Non un atto di superbia, ma di ricongiungimento con Dio, un atto creativo (costruire e farsi un nome) e unitario, perché è nella sua completezza che il genere umano vuole ricucire lo strappo originario che li ha separati da Dio, quando Adamo ed Eva si cibarono del frutto dell'albero del Bene e del Male, acquisendo anche condizioni necessarie al conflitto: la conoscenza e la mortalità.
C'è così una profonda analogia simbolica tra la "tendenza al limite" e il conflitto. Una vera e propria consequenzialità, anzi, della quale dobbiamo tenere conto, perché rappresenta lo scenario nel quale si muove la guerra "reale" descritta da von Clausewitz.
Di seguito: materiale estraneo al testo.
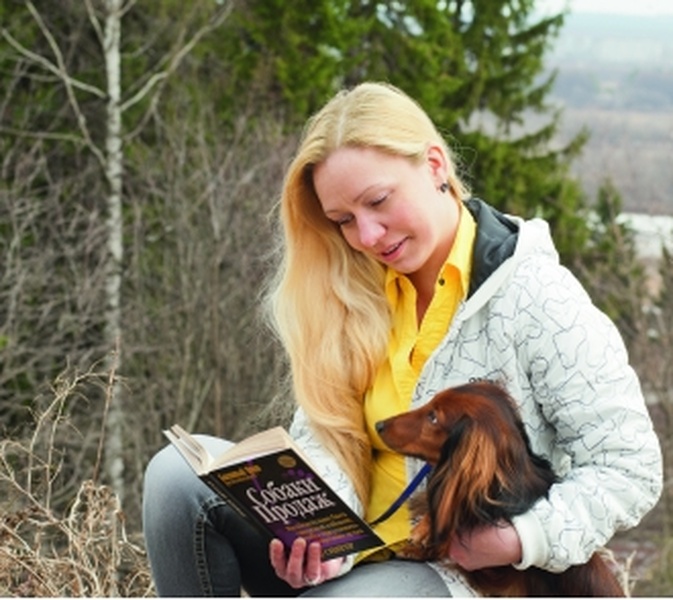 7 типов продавцов  и покупателей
Ogni parte in un conflitto si dichiara "invincibile". Non avrebbe la forza morale di incominciare una guerra se emotivamente non si ritenesse tale, ma in realtà non lo è e non lo può essere, perché la guerra reale ha limiti, magari non perfettamente noti, ma veri e insuperabili, e la determinazione
di questi limiti, propri e dell'avversario, è uno delle principali esigenze dei confliggenti.
Su di essi, sul presupposto della loro esistenza, ovvero su basi concrete, deve avvenire la commisurazione e l'impiego razionale
delle risorse: avere, al contrario, fondamenti irrazionali rende irrazionale anche il processo logico.
L'invincibile Viet-Nam, l'invincibile Afghanistan, l'invincibile terrorismo sono miti: meno interessanti di quello della "torre di Babele" e alimentati da quanti non hanno saputo trovare i confini di quella "vincibilità" o, peggio, hanno misurato male la propria di invincibilità, basandola su presupposti errati.
Ad esempio la superiorità tecnologica, come pensava Re Archidamo III, citato in testa a questa voce, convinto che essa avesse annullato il potere del valore dell'uomo.
Perché la guerra reale può assolvere chi crede alle proprie costruzioni ideologiche, ma non ha pietà per chi, con la propria ragione dormiente, non sa trasformarle in idee concrete rispettose della logica della guerra.